Researchers at HP have developed a way to put glasses-free 3-D video on mobile devices with a viewing angle so wide that viewers can see an object more fully just by tilting the screen.
In research released today in Nature Magazine, researchers at HP Labs introduced a multi-directional diffractive backlight technology allowing the rendering of high resolution, full parallax 3D images in a zone up to 180° and up to one meter away.
Until now, existing commercial 3D solutions have been geared toward large viewing distances and narrow viewing zones, as opposed to the short-range viewing of mobile devices. A mobile screen requires high pixel densities due to the short viewing distance, and a wide view angle in order to accommodate large head movements or tilts. Given consumers? increased reliance on mobile devices for content consumption, HP's researchers had targeted mobile applications from the very beginning, looking to develop a mobile 3D display technology that is power efficient and offers a good image quality at a close distance.
The display technology forms 3D images by projecting different 2D images into different regions of space. A viewer located near the display will see a different image from his right and left eye, resulting in a 3D effect without the need for special glasses or eye tracking. As the viewer moves around (or tilts) the display, he or she will perceive a succession of different image stereo pairs, creating the illusion of continuous motion parallax.
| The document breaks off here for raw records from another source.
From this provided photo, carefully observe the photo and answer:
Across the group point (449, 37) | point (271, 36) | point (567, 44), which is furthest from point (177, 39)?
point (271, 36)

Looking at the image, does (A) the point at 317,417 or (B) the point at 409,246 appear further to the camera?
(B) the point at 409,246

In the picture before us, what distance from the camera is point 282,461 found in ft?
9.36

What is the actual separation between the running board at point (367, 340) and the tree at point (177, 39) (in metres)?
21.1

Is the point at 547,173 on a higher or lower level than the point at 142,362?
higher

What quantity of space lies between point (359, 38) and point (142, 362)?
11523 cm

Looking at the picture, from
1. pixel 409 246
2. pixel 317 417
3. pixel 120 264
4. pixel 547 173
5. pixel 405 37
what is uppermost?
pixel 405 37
The key to the design is a LED-based guided-wave illumination technique that produces wide-angle multi-view images in color from a thin planar transparent lightguide. Pixels associated with different views or colors are spatially multiplexed and can be independently addressed and modulated at video rate using an external shutter plane.
Beyond the obvious realms of gaming and entertainment for users, the researchers see a number of important enterprise applications, including 3D maps, medical telepresence, interactive models for construction, design and architecture industries, among many others.